The plan must also include steps Boeing will take to mature its Safety Management System (SMS) program, which it committed to in 2019. In addition, Boeing must integrate its SMS program with a Quality Management System, which will ensure the same level of rigor and oversight is applied to the company's suppliers and create a measurable, systemic shift in manufacturing quality control, it noted in a statement.

"Boeing must commit to real and profound improvements," said the new FAA Administrator Mike Whitaker on Tuesday after meeting with Boeing Chief Executive Officer Dave Calhoun and his senior safety team. "Making foundational change will require a sustained effort from Boeing's leadership, and we are going to hold them accountable every step of the way, with mutually understood milestones and expectations."

"Boeing must take a fresh look at every aspect of their quality-control process and ensure that safety is the company's guiding principle," Whitaker said.

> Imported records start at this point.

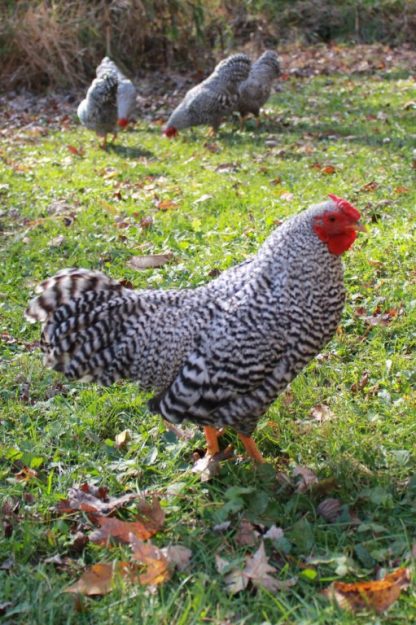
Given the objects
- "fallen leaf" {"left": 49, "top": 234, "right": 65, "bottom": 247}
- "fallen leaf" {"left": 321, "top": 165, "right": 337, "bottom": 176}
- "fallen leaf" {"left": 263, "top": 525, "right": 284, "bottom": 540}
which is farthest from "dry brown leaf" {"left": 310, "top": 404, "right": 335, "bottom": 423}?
"fallen leaf" {"left": 321, "top": 165, "right": 337, "bottom": 176}

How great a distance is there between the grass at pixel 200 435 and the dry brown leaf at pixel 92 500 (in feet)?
0.23

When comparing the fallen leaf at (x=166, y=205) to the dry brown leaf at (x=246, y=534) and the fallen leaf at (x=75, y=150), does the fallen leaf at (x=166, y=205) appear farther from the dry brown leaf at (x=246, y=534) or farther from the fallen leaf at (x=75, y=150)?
the dry brown leaf at (x=246, y=534)

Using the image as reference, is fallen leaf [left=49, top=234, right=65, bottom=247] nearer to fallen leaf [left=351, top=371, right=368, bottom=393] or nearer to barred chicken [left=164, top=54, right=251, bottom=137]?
fallen leaf [left=351, top=371, right=368, bottom=393]

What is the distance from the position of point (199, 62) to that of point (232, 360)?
13.3 m

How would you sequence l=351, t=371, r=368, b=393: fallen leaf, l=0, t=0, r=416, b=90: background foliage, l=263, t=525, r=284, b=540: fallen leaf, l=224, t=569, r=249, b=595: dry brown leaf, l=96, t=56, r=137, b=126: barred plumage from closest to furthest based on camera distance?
1. l=224, t=569, r=249, b=595: dry brown leaf
2. l=263, t=525, r=284, b=540: fallen leaf
3. l=351, t=371, r=368, b=393: fallen leaf
4. l=96, t=56, r=137, b=126: barred plumage
5. l=0, t=0, r=416, b=90: background foliage

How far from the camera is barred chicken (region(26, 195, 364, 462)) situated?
339 cm

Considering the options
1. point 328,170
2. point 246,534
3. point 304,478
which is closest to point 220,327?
point 304,478

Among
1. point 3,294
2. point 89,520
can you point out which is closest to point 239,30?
point 3,294

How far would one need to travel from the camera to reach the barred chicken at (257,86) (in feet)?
33.2


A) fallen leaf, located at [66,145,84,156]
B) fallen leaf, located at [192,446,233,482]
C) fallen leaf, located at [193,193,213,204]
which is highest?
fallen leaf, located at [66,145,84,156]

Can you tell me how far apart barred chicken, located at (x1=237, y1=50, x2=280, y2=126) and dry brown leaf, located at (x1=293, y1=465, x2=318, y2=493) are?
7.64 metres

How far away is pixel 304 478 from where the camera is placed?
3506mm

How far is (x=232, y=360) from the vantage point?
11.1 ft

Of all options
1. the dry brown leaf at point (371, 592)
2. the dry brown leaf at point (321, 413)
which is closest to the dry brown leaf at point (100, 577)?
the dry brown leaf at point (371, 592)
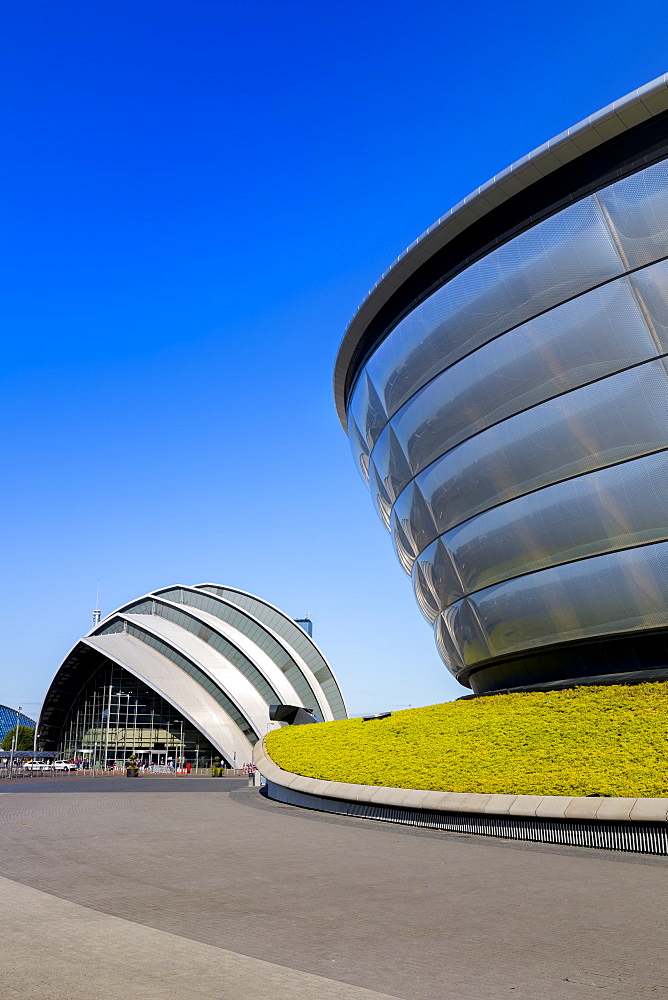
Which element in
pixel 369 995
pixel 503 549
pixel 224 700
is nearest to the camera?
pixel 369 995

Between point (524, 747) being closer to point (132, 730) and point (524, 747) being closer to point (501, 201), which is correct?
point (501, 201)

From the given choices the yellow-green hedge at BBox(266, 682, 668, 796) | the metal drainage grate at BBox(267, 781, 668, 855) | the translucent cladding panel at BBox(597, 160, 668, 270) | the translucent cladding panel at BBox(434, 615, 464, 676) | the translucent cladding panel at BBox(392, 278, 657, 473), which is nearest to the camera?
the metal drainage grate at BBox(267, 781, 668, 855)

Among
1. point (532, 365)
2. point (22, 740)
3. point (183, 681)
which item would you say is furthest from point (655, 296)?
point (22, 740)

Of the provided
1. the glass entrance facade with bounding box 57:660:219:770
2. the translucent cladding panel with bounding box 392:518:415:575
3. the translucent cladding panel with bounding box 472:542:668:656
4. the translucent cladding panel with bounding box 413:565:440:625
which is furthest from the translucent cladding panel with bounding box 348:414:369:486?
the glass entrance facade with bounding box 57:660:219:770

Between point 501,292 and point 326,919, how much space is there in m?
16.9

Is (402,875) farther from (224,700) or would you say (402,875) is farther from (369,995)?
(224,700)

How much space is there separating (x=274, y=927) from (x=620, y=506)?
47.4 feet

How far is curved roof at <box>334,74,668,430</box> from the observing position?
60.9ft

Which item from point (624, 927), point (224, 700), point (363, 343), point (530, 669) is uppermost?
point (363, 343)

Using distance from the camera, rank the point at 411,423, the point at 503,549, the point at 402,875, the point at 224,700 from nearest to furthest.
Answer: the point at 402,875 → the point at 503,549 → the point at 411,423 → the point at 224,700

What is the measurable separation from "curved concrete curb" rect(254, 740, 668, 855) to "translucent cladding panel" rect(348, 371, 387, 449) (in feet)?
38.8

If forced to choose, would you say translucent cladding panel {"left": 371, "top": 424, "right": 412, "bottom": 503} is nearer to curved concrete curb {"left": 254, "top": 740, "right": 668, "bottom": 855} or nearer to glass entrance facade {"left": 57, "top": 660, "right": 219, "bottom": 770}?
curved concrete curb {"left": 254, "top": 740, "right": 668, "bottom": 855}

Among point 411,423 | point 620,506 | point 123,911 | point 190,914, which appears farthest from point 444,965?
point 411,423

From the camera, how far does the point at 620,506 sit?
19.6 metres
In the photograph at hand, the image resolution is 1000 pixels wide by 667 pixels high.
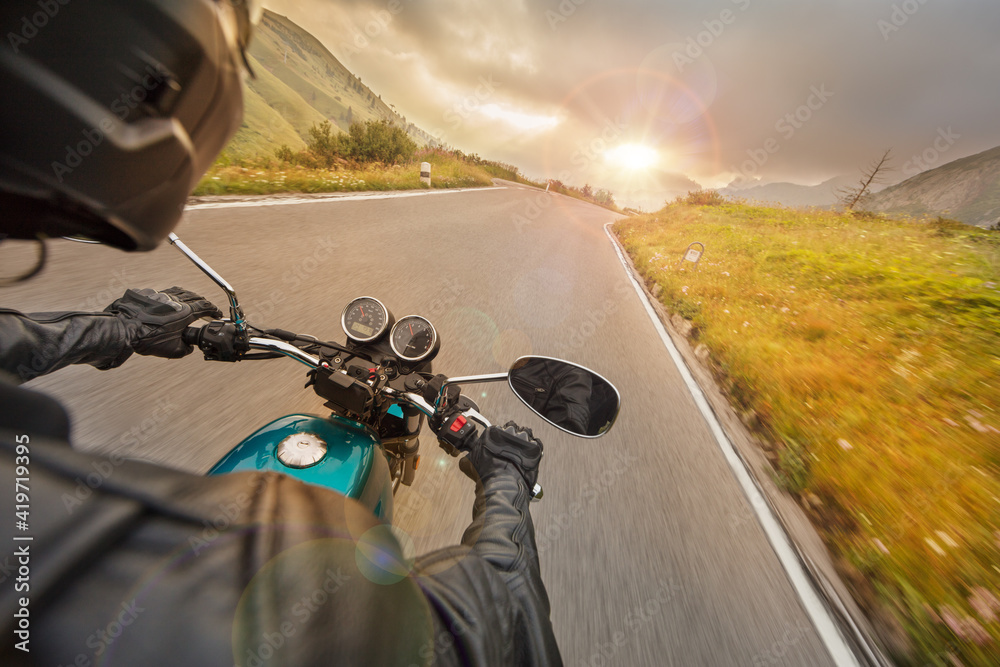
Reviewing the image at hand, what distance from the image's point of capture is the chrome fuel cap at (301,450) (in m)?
1.09

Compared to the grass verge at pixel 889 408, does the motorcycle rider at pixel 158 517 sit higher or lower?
higher

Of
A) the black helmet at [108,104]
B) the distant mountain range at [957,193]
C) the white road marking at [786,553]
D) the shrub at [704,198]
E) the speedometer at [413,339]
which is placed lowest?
the white road marking at [786,553]

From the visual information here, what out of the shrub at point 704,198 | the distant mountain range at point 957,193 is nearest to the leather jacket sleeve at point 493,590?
the shrub at point 704,198

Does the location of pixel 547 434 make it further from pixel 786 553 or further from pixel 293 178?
pixel 293 178

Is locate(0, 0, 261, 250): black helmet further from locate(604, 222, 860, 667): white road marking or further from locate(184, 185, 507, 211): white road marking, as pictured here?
locate(184, 185, 507, 211): white road marking

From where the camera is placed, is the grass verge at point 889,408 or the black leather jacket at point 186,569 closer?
the black leather jacket at point 186,569

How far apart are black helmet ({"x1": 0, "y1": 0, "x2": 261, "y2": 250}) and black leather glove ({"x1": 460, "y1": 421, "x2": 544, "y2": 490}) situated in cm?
103

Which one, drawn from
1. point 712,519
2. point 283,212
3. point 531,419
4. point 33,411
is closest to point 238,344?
point 33,411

In a statement on Wednesday reacting to the FAA announcement, Calhoun said that the company has "a clear picture of what needs to be done" and that the company's leadership team "is totally committed to meeting this challenge."

"Boeing will develop the comprehensive action plan with measurable criteria that demonstrates the profound change that Administrator Whitaker and the FAA demand," Calhoun said.

The FAA noted the plan to fix the quality problems must take into account both the forthcoming results of an ongoing FAA production-line audit and the findings released Tuesday in an expert review panel report commissioned by the FAA.

A preliminary report on the in-flight blowout of a fuselage panel on an Alaska Airlines 737 MAX last month by the National Transportation Safety Board revealed that four retainer bolts required to prevent the fuselage panel from coming off were not put back after the panel was opened and re-closed at Boeing's Renton 737 MAX final assembly plant.

The report of the expert panel identified substantive upgrades needed to improve Boeing's quality and safety systems and directed the company to develop an action plan within six months. Just a day later, the FAA cut that to three months.

The FAA has already stopped Boeing's planned ramp-up of 737 MAX production, capping the rate for now at 38 jets per month.